Remember when economists used to argue about whether AI agents could ever participate meaningfully in a market economy — not as tools, but as actual economic actors making decisions, negotiating, and trading? That debate lived mostly in academic papers and conference panels. Then Anthropic went ahead and built the thing.
In 2026, Anthropic launched an internal experimental marketplace — codenamed Project Deal — inside its San Francisco office. The setup was deceptively simple: 69 employees participated, each paired with a Claude agent that handled all the buying and selling on their behalf. No human intervention in the negotiations. Claude was the trader. The humans were, in a sense, the beneficiaries.
The experiment generated over 186 trades and more than $4,000 in total value. For a controlled internal test, those numbers are not trivial. They suggest something more than a proof-of-concept demo — they suggest a functioning micro-economy.
What Was Actually Being Tested
From a research standpoint, this is where things get genuinely interesting. Anthropic framed the experiment as a way to test economic theories about how AI agents interact when placed on both sides of a transaction. That framing matters. Most AI deployment scenarios position the agent as a service — something that responds to a human request. Project Deal flipped that. The agents were principals, not instruments.
Classical economic theory assumes rational actors with defined preferences and perfect or near-perfect information. AI agents complicate all three of those assumptions in ways that are still not well understood. Do Claude agents optimize for the employee’s stated preferences, their inferred preferences, or some internal proxy metric that approximates value? When two Claude instances negotiate, are they converging on efficient outcomes, or are they finding local equilibria that look efficient but aren’t?

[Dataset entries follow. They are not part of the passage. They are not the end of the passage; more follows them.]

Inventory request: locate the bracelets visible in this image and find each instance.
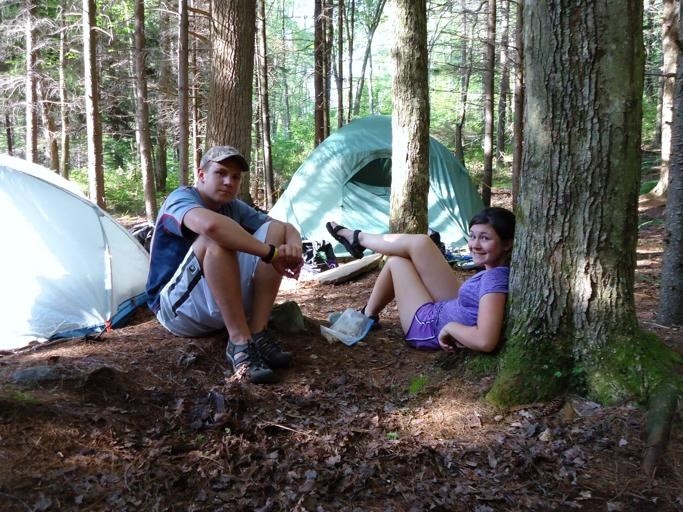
[270,247,278,263]
[262,244,275,264]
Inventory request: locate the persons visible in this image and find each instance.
[143,146,308,383]
[328,207,512,353]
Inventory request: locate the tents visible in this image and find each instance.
[260,114,488,270]
[0,152,157,360]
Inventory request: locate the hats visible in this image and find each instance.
[199,145,249,174]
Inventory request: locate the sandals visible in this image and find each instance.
[354,306,379,326]
[325,221,365,260]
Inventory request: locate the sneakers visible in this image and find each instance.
[251,330,293,367]
[225,340,273,384]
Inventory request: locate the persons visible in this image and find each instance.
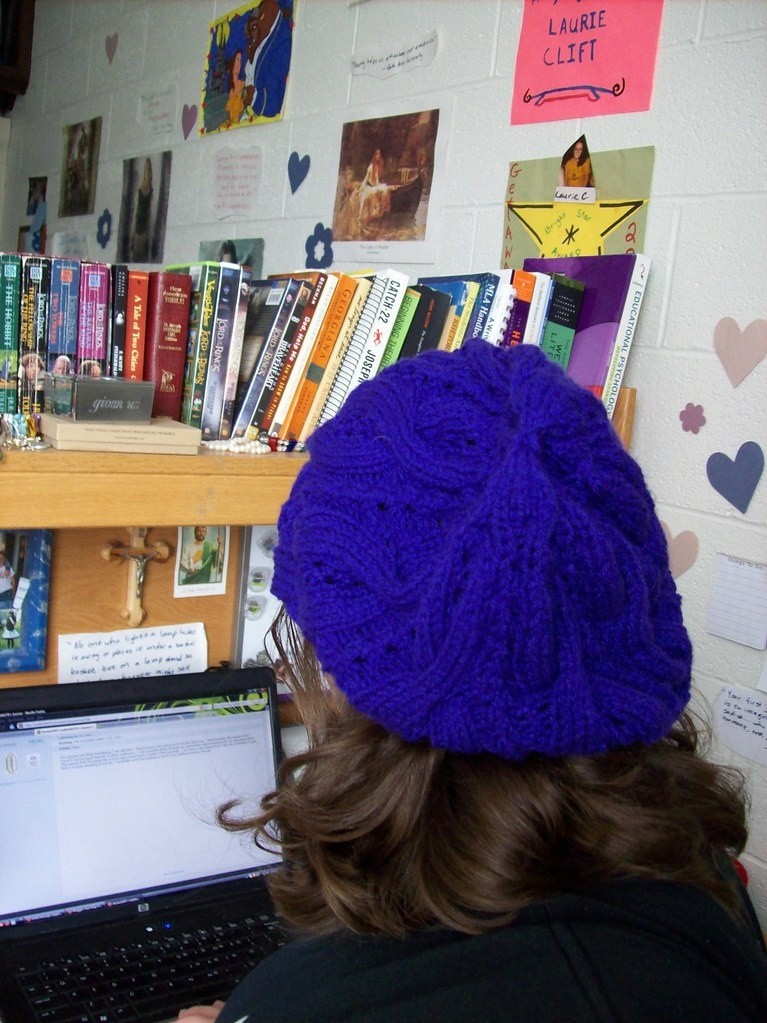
[216,241,238,263]
[169,336,767,1023]
[562,139,597,188]
[180,524,225,585]
[68,150,87,214]
[224,49,254,127]
[358,147,390,219]
[129,157,155,262]
[0,549,17,609]
[26,180,44,217]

These are not rhetorical questions. They are the exact questions that agent-to-agent commerce forces us to answer before we scale this architecture into anything consequential.
The Architecture Underneath
What Anthropic built here is a specific flavor of multi-agent system — one where agents operate with delegated economic authority. Each agent had a budget (reportedly $100 per employee), a mandate, and the ability to execute trades autonomously. That combination — budget plus mandate plus autonomy — is the minimal viable structure for an economic agent.

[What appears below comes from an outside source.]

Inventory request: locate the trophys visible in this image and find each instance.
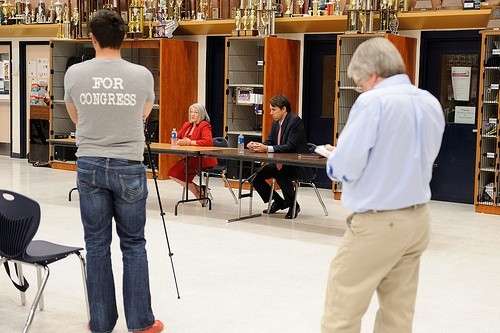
[0,0,399,38]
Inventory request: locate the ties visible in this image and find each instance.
[276,122,282,171]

The interesting architectural question is how Claude handled preference representation. When you ask a language model to act as your economic proxy, it needs a model of what you want. That model is built from your instructions, your history, and whatever Claude infers from context. The gap between your actual preferences and Claude’s representation of them is where things can go quietly wrong — not through failure, but through subtle misalignment that only becomes visible at scale.

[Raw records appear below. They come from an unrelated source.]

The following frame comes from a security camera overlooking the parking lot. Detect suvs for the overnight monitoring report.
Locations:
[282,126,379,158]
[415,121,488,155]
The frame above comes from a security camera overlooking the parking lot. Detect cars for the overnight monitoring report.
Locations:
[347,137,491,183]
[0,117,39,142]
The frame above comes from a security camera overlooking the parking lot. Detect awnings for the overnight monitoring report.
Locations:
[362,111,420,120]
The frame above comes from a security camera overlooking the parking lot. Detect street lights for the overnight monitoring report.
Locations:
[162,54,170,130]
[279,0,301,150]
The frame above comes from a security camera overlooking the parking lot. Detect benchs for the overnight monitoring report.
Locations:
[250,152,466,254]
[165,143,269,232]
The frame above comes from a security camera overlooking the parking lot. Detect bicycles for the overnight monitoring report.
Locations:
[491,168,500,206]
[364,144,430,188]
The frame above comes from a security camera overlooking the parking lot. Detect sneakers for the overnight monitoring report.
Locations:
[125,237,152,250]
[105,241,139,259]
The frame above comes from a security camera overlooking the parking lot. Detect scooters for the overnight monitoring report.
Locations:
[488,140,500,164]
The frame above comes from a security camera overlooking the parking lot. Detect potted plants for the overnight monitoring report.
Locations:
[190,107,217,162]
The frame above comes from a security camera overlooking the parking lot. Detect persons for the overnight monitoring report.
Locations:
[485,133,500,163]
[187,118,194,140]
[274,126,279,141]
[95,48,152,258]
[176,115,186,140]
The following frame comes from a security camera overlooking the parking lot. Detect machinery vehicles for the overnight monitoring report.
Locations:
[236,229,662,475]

With 69 employees and 186 trades, you can start to see patterns. With 69,000 agents and 186,000 trades, those patterns become load-bearing infrastructure.
Why This Experiment Is Worth Watching Closely
Anthropic is not the only organization thinking about agent-on-agent commerce. The broader AI agent space is moving fast toward systems where agents book services, negotiate contracts, and allocate resources on behalf of humans or organizations. What makes Project Deal notable is that it was real — real money, real employees, real trades — not a simulation.
That distinction matters enormously for research validity. Simulated markets are useful, but agents behave differently when the stakes are actual. The social and reputational dynamics that shape human markets do not disappear just because the trader is an AI. They transform. An agent that develops a pattern of aggressive negotiation might find counterpart agents adapting to that pattern. That is emergent market behavior, and it is exactly what you want to observe before deploying this architecture at scale.
What Comes Next
Anthropic also launched a separate Claude Marketplace — a B2B platform where businesses can browse and deploy third-party software tools built on Claude. That is a different product with a different purpose, but the two initiatives together sketch an interesting trajectory. One tests how Claude agents behave as economic actors. The other builds the commercial infrastructure for Claude-powered applications.
Put those two threads together and you can see the outline of something larger: a world where AI agents are not just assistants but participants — in markets, in negotiations, in resource allocation decisions that have real downstream effects on real people.
Project Deal was small by design. Sixty-nine people, four thousand dollars, a few weeks of trades. But the questions it was built to answer are not small at all. How do AI agents behave when given economic agency? What happens when they meet each other across a transaction? And who is responsible when the deal goes sideways?
We now have at least a first data point. The work of understanding what it means is just beginning.